Checklist for Improving the Superset Integration for a Database

In the early days of the Apache Superset project, the tool could only query Apache Druid using it’s native API. Over time, Apache Druid learned to speak SQL and there was also a desire from the early adopters to extend Superset to support more databases.

Today, Apache Superset supports a LOT of databases, including nearly all of the popular SQL speaking databases. Here's a picture of just a fraction of the supported databases:

supported databases

In an earlier post, Building Database Connectors for Superset Using SQLAlchemy, I wrote about how Superset talks to SQL databases using:

a SQLAlchemy dialect + a companion Python DB-API 2 library to enable basic functionality
some database-specific engine code to enable all features (called db_engine_spec in Superset)

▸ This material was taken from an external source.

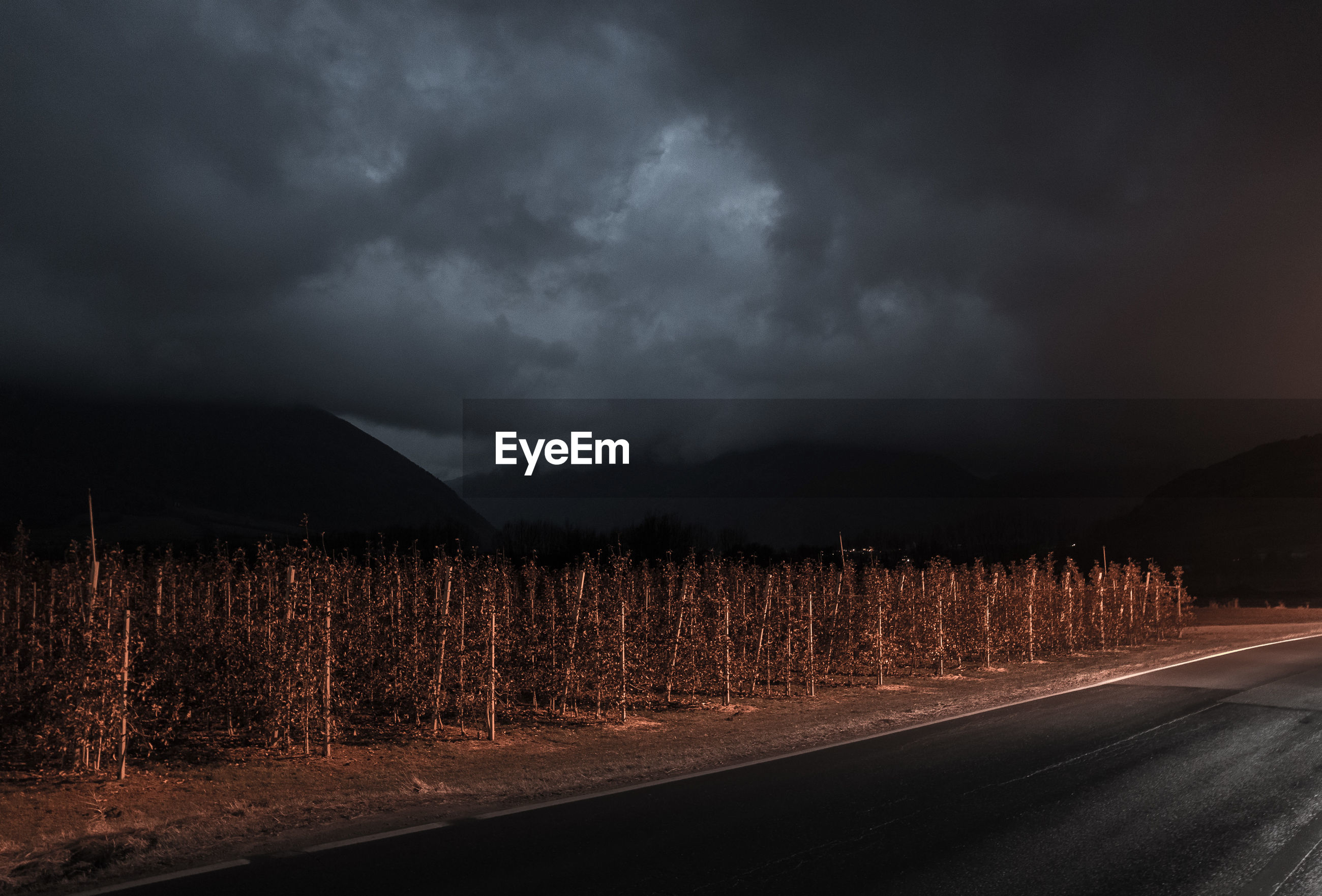 SCENIC VIEW OF ROAD AGAINST STORM CLOUDS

Using CrateDB as a reference point, I showcased the mandatory and highly recommended properties and methods that need to be implemented in the custom database engine.

In this post, I”ll walkthrough the full checklist that covers the rest of the properties and methods you can implement in a database engine to improve the experience in Superset!

Mandatory

To quickly recap:

To generate queries, Superset has an API layer that lives in superset/db_engine_specs. The base API that's common for all databases is exposed in superset/db_engine_specs/base.py.
To better support the nuances of each database, individual database engines can be extended using BaseEngineSpec. Each database engine should live in a separate file (e.g. bigquery.py for Google BigQuery and clickhouse.py for ClickHouse).

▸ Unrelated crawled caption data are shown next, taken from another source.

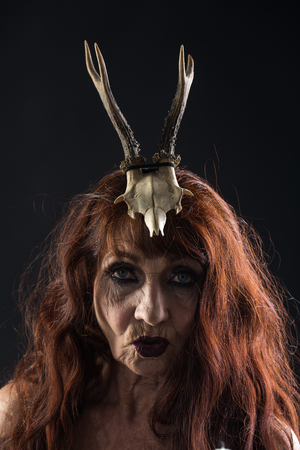 Halloween old lady with candle and antler. Halloween holiday celebration. woman in black with long red hair and makeup. traditional party. old woman on black background. Stock Photo - 87713426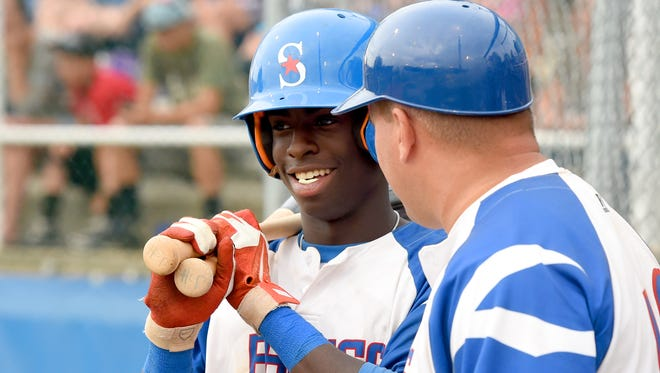Staunton Braves, Jordan Howard talks with his head coach, George Laase, before batting in the first inning on June 19.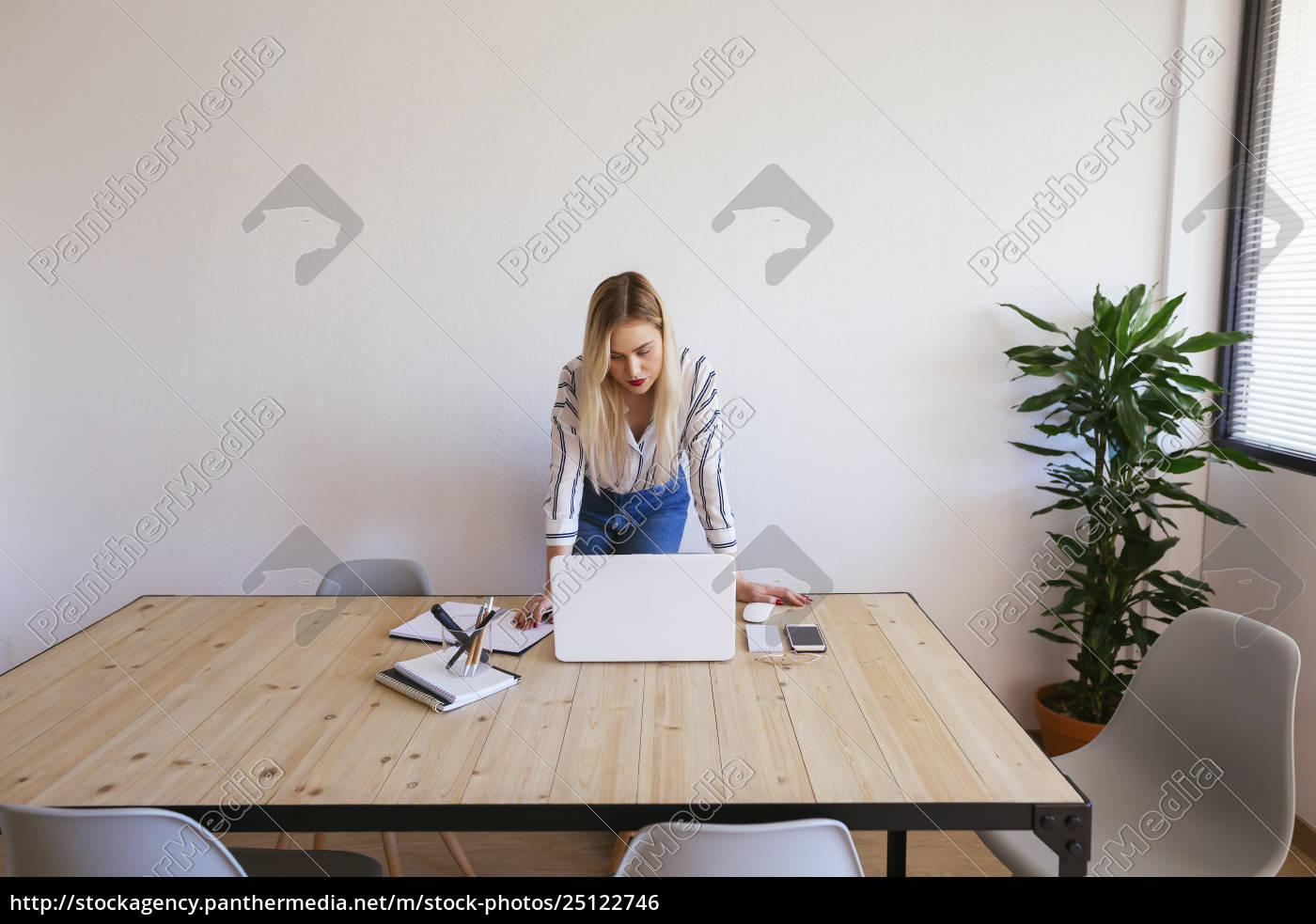 giovane, imprenditrice, in, piedi, alla, scrivania, utilizzando - 25122746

sqlalchemy db_engine_specs

At a minimum, a custom database engine needs to have the following attributes set so the database is shown in the Add Database modal (if the database driver is installed):
- engine
- engine_name

Here’s a screenshot of this in action from the CrateDB database engine:

CrateDB

Highly Recommended

Next up are a set of properties and functions that are core the Superset experience and are highly recommended to implement.

Time Grain Expressions

Superset’s roots are in time series visualization, where slicing time by specific time grains is a critical feature.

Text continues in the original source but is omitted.